_Work to complete_:
Copy the data precisely, keeping every character.

_Material for this task_:
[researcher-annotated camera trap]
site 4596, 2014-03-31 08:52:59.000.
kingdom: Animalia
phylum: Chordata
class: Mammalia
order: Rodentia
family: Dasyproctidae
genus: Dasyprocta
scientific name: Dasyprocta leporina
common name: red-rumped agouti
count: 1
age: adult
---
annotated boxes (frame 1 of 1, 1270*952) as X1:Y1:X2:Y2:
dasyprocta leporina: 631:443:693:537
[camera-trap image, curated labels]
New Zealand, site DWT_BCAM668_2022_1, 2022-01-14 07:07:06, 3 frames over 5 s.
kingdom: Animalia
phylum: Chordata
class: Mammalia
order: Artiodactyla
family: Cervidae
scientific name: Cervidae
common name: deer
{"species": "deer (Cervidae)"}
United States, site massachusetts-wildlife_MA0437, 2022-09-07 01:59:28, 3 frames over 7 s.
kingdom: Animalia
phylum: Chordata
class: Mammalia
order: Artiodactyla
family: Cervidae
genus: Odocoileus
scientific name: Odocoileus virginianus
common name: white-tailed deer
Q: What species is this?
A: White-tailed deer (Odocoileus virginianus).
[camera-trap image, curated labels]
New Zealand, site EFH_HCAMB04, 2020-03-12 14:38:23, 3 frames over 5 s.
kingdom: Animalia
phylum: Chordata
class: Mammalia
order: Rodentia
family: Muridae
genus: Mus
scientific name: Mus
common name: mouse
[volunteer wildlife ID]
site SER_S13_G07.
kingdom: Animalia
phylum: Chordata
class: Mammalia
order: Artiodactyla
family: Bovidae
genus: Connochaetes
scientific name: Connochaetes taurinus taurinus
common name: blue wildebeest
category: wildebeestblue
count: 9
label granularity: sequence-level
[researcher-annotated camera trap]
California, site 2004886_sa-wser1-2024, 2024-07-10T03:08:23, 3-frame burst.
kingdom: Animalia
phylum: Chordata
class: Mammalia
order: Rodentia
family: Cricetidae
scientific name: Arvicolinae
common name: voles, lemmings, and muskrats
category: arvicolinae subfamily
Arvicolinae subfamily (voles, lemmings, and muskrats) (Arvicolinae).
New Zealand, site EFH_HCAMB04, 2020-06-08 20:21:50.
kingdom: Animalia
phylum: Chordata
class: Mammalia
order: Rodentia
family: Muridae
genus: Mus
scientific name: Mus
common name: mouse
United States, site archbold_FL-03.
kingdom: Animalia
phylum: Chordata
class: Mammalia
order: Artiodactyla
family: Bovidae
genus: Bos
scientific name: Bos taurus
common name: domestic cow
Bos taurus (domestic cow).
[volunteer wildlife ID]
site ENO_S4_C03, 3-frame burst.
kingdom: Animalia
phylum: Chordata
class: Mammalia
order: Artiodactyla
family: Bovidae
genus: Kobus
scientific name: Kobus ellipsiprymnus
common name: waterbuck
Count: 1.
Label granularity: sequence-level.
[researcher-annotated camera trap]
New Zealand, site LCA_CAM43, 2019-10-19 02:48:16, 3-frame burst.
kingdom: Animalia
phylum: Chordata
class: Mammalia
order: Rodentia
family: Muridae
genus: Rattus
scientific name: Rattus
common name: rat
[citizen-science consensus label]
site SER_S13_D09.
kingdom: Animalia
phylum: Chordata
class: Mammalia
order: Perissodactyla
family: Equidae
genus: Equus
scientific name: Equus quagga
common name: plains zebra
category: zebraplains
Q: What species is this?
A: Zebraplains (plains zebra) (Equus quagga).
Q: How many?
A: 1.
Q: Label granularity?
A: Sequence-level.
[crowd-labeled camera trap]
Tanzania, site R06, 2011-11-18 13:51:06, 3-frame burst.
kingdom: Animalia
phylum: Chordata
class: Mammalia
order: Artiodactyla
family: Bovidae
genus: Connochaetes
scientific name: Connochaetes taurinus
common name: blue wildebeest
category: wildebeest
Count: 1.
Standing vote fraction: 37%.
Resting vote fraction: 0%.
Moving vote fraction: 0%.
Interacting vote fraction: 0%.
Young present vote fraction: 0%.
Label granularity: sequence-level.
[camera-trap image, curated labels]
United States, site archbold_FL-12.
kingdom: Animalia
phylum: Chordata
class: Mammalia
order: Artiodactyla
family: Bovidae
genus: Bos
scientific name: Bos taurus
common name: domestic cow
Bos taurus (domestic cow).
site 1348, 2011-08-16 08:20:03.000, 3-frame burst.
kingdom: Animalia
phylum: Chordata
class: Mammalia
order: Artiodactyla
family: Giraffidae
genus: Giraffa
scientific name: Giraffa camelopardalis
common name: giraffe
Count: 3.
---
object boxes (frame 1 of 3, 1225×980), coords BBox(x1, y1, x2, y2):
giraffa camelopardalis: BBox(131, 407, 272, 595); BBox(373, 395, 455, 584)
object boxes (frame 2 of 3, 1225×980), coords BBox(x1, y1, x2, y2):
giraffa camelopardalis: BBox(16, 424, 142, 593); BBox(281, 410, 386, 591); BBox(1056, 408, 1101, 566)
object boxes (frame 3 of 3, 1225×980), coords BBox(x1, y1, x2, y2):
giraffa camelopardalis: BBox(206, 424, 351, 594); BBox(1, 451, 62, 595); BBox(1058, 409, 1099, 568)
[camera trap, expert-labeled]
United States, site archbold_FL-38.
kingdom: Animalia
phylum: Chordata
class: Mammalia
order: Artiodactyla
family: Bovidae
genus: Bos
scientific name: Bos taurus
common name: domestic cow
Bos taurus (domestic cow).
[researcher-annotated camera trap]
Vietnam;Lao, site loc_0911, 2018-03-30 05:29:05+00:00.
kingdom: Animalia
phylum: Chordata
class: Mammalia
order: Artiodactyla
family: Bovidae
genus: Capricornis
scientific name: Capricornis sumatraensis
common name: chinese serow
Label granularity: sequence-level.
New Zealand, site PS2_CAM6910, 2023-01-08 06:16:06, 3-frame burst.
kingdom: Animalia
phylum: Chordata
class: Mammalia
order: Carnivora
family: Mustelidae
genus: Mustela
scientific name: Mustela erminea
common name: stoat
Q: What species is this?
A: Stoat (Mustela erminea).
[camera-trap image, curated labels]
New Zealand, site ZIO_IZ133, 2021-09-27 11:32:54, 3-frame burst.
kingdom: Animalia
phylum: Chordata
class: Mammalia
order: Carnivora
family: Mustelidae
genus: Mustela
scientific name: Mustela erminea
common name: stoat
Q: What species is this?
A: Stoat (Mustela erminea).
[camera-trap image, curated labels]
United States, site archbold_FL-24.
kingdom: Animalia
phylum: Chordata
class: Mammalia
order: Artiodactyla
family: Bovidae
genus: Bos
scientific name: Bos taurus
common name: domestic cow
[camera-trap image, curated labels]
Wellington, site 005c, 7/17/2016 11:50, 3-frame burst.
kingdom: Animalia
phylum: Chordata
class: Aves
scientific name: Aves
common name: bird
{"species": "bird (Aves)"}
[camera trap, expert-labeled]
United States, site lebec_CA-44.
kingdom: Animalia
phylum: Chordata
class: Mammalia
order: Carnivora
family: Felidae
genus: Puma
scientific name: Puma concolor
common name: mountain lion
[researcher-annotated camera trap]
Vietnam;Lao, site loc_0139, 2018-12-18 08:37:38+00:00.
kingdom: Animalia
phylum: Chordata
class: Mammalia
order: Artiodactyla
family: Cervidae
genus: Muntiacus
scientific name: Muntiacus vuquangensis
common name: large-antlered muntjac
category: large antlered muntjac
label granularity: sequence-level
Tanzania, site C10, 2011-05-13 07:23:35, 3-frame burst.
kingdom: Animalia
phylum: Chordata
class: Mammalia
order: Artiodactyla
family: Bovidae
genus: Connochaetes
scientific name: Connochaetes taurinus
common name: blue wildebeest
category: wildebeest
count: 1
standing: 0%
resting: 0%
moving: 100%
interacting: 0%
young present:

_Task result_:
[researcher-annotated camera trap]
site 4596, 2014-03-31 08:52:59.000.
kingdom: Animalia
phylum: Chordata
class: Mammalia
order: Rodentia
family: Dasyproctidae
genus: Dasyprocta
scientific name: Dasyprocta leporina
common name: red-rumped agouti
count: 1
age: adult
---
annotated boxes (frame 1 of 1, 1270*952) as X1:Y1:X2:Y2:
dasyprocta leporina: 631:443:693:537
[camera-trap image, curated labels]
New Zealand, site DWT_BCAM668_2022_1, 2022-01-14 07:07:06, 3 frames over 5 s.
kingdom: Animalia
phylum: Chordata
class: Mammalia
order: Artiodactyla
family: Cervidae
scientific name: Cervidae
common name: deer
{"species": "deer (Cervidae)"}
United States, site massachusetts-wildlife_MA0437, 2022-09-07 01:59:28, 3 frames over 7 s.
kingdom: Animalia
phylum: Chordata
class: Mammalia
order: Artiodactyla
family: Cervidae
genus: Odocoileus
scientific name: Odocoileus virginianus
common name: white-tailed deer
Q: What species is this?
A: White-tailed deer (Odocoileus virginianus).
[camera-trap image, curated labels]
New Zealand, site EFH_HCAMB04, 2020-03-12 14:38:23, 3 frames over 5 s.
kingdom: Animalia
phylum: Chordata
class: Mammalia
order: Rodentia
family: Muridae
genus: Mus
scientific name: Mus
common name: mouse
[volunteer wildlife ID]
site SER_S13_G07.
kingdom: Animalia
phylum: Chordata
class: Mammalia
order: Artiodactyla
family: Bovidae
genus: Connochaetes
scientific name: Connochaetes taurinus taurinus
common name: blue wildebeest
category: wildebeestblue
count: 9
label granularity: sequence-level
[researcher-annotated camera trap]
California, site 2004886_sa-wser1-2024, 2024-07-10T03:08:23, 3-frame burst.
kingdom: Animalia
phylum: Chordata
class: Mammalia
order: Rodentia
family: Cricetidae
scientific name: Arvicolinae
common name: voles, lemmings, and muskrats
category: arvicolinae subfamily
Arvicolinae subfamily (voles, lemmings, and muskrats) (Arvicolinae).
New Zealand, site EFH_HCAMB04, 2020-06-08 20:21:50.
kingdom: Animalia
phylum: Chordata
class: Mammalia
order: Rodentia
family: Muridae
genus: Mus
scientific name: Mus
common name: mouse
United States, site archbold_FL-03.
kingdom: Animalia
phylum: Chordata
class: Mammalia
order: Artiodactyla
family: Bovidae
genus: Bos
scientific name: Bos taurus
common name: domestic cow
Bos taurus (domestic cow).
[volunteer wildlife ID]
site ENO_S4_C03, 3-frame burst.
kingdom: Animalia
phylum: Chordata
class: Mammalia
order: Artiodactyla
family: Bovidae
genus: Kobus
scientific name: Kobus ellipsiprymnus
common name: waterbuck
Count: 1.
Label granularity: sequence-level.
[researcher-annotated camera trap]
New Zealand, site LCA_CAM43, 2019-10-19 02:48:16, 3-frame burst.
kingdom: Animalia
phylum: Chordata
class: Mammalia
order: Rodentia
family: Muridae
genus: Rattus
scientific name: Rattus
common name: rat
[citizen-science consensus label]
site SER_S13_D09.
kingdom: Animalia
phylum: Chordata
class: Mammalia
order: Perissodactyla
family: Equidae
genus: Equus
scientific name: Equus quagga
common name: plains zebra
category: zebraplains
Q: What species is this?
A: Zebraplains (plains zebra) (Equus quagga).
Q: How many?
A: 1.
Q: Label granularity?
A: Sequence-level.
[crowd-labeled camera trap]
Tanzania, site R06, 2011-11-18 13:51:06, 3-frame burst.
kingdom: Animalia
phylum: Chordata
class: Mammalia
order: Artiodactyla
family: Bovidae
genus: Connochaetes
scientific name: Connochaetes taurinus
common name: blue wildebeest
category: wildebeest
Count: 1.
Standing vote fraction: 37%.
Resting vote fraction: 0%.
Moving vote fraction: 0%.
Interacting vote fraction: 0%.
Young present vote fraction: 0%.
Label granularity: sequence-level.
[camera-trap image, curated labels]
United States, site archbold_FL-12.
kingdom: Animalia
phylum: Chordata
class: Mammalia
order: Artiodactyla
family: Bovidae
genus: Bos
scientific name: Bos taurus
common name: domestic cow
Bos taurus (domestic cow).
site 1348, 2011-08-16 08:20:03.000, 3-frame burst.
kingdom: Animalia
phylum: Chordata
class: Mammalia
order: Artiodactyla
family: Giraffidae
genus: Giraffa
scientific name: Giraffa camelopardalis
common name: giraffe
Count: 3.
---
object boxes (frame 1 of 3, 1225×980), coords BBox(x1, y1, x2, y2):
giraffa camelopardalis: BBox(131, 407, 272, 595); BBox(373, 395, 455, 584)
object boxes (frame 2 of 3, 1225×980), coords BBox(x1, y1, x2, y2):
giraffa camelopardalis: BBox(16, 424, 142, 593); BBox(281, 410, 386, 591); BBox(1056, 408, 1101, 566)
object boxes (frame 3 of 3, 1225×980), coords BBox(x1, y1, x2, y2):
giraffa camelopardalis: BBox(206, 424, 351, 594); BBox(1, 451, 62, 595); BBox(1058, 409, 1099, 568)
[camera trap, expert-labeled]
United States, site archbold_FL-38.
kingdom: Animalia
phylum: Chordata
class: Mammalia
order: Artiodactyla
family: Bovidae
genus: Bos
scientific name: Bos taurus
common name: domestic cow
Bos taurus (domestic cow).
[researcher-annotated camera trap]
Vietnam;Lao, site loc_0911, 2018-03-30 05:29:05+00:00.
kingdom: Animalia
phylum: Chordata
class: Mammalia
order: Artiodactyla
family: Bovidae
genus: Capricornis
scientific name: Capricornis sumatraensis
common name: chinese serow
Label granularity: sequence-level.
New Zealand, site PS2_CAM6910, 2023-01-08 06:16:06, 3-frame burst.
kingdom: Animalia
phylum: Chordata
class: Mammalia
order: Carnivora
family: Mustelidae
genus: Mustela
scientific name: Mustela erminea
common name: stoat
Q: What species is this?
A: Stoat (Mustela erminea).
[camera-trap image, curated labels]
New Zealand, site ZIO_IZ133, 2021-09-27 11:32:54, 3-frame burst.
kingdom: Animalia
phylum: Chordata
class: Mammalia
order: Carnivora
family: Mustelidae
genus: Mustela
scientific name: Mustela erminea
common name: stoat
Q: What species is this?
A: Stoat (Mustela erminea).
[camera-trap image, curated labels]
United States, site archbold_FL-24.
kingdom: Animalia
phylum: Chordata
class: Mammalia
order: Artiodactyla
family: Bovidae
genus: Bos
scientific name: Bos taurus
common name: domestic cow
[camera-trap image, curated labels]
Wellington, site 005c, 7/17/2016 11:50, 3-frame burst.
kingdom: Animalia
phylum: Chordata
class: Aves
scientific name: Aves
common name: bird
{"species": "bird (Aves)"}
[camera trap, expert-labeled]
United States, site lebec_CA-44.
kingdom: Animalia
phylum: Chordata
class: Mammalia
order: Carnivora
family: Felidae
genus: Puma
scientific name: Puma concolor
common name: mountain lion
[researcher-annotated camera trap]
Vietnam;Lao, site loc_0139, 2018-12-18 08:37:38+00:00.
kingdom: Animalia
phylum: Chordata
class: Mammalia
order: Artiodactyla
family: Cervidae
genus: Muntiacus
scientific name: Muntiacus vuquangensis
common name: large-antlered muntjac
category: large antlered muntjac
label granularity: sequence-level
Tanzania, site C10, 2011-05-13 07:23:35, 3-frame burst.
kingdom: Animalia
phylum: Chordata
class: Mammalia
order: Artiodactyla
family: Bovidae
genus: Connochaetes
scientific name: Connochaetes taurinus
common name: blue wildebeest
category: wildebeest
count: 1
standing: 0%
resting: 0%
moving: 100%
interacting: 0%
young present:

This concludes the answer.